**Exercises:**
1. Write out the stretch of the security notes from "If you don't" through "(actors or participants).".
2. Pick up the security notes where they stop and carry them on.

**Extract:**
=== Begin Enclosure ===

The presence of adversaries make security interesting, because you're working against the cleverness of other people. You are in the worst case scenario. Note that this is different than error correcting codes, for instance, where there is no adversary.

\section{Security Policies}

\begin{def}
\emph{Security policy} describes what is being protected and what activities or events should be protected.
\end{def}

If you don't have a policy, then you don't have security, because nothing is defined yet. Security policy is usually in terms of:
\begin{itemize}
\item Principals (actors or participants).
\item Permissible (or inpermissible) actions or operations.
\item Classes of objects. 
\end{itemize}

\subsection{Examples}

Security Policy: ``Each registered voter may vote at most once.'' Principals are the voters and permissible actions are voting at most once.
Security Policy: ``Only an administrator can modify file $x$.'' 
Security Policy: ``The recipient of an email should be able to authenticate the sender.'' 

\subsection{Types of Policies}

\begin{itemize}
\item C - confidentiality policies. Prevents unauthorized disclosure.
\item I - integrity policies. Information should not be modifiable in an unauthorized manner.
\item A - availability policies. Systems should remain available.
\end{itemize}

\section{Security Mechanisms}

\begin{def}
\emph{Security mechanisms} are means for achieving security policies.
\end{def}

Examples: smart card for voters, password for sysadmin, digital signature for email, physical security.

Security mechanisms are usually one of two forms:
\begin{itemize}
\item Prevention: keeps policy from being violated.
\item Detection: discovers if the policy has been violated.
\end{itemize}

If the detection mechanism goes off, then what? You must have a \emph{recovery mechanism} for getting the system back to a good state. Notice that preventation and detection are not entirely unrelated. Detection system may involve deterrence, which helps prevents attacks. 

\section{Adversaries}

The adversaries may be outsider or insider (ex: voter may want to be able to vote twice). Need to figure out who the adversary is. Note that there can be many adversaries.

=== End Enclosure ===

**Provided material:**
=== Begin Enclosure ===

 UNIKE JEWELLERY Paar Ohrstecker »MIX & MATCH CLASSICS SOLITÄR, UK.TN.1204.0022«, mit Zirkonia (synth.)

=== End Enclosure ===

**Answers for each item:**
1.
If you don't have a policy, then you don't have security, because nothing is defined yet. Security policy is usually in terms of:
\begin{itemize}
\item Principals (actors or participants).

2.
What do the adversaries know? Usually, you assume that the adversary knows the engineering of the system and the security mechanisms. Security analysis is usually scenario based which is different depending on the assumptions one makes about the adversary and what he/she knows.

What resources does the adversary have? Does the adversary have a supercomputer or the ability to corrupt insiders or mathematical knowledge?

What are his motivations? Is the adversary economically motivated or is he just evil? Sometimes it is useful to assume that adversaries are rational economic players.

The best systems are those which are robust even in the worst-case scenarios. You want to have a system that is secure even when you have a perfect adversary.

\section{Vulnerability}

\begin{def}
\emph{Vulnerability} is a weakness in the system that can be exploited by the adversary.
\end{def}

Examples: poor password, buffer overflows, etc.

There is a distinction between the system as designed and the system as implemented. Implementations tend to have bugs, which could potentially introduce security vulnerabilities. Even if the design is perfect, the implemented system could weaken security.

There are \emph{threats} to exploit vulnerability and \emph{risk} that the vulnerability will be exploited.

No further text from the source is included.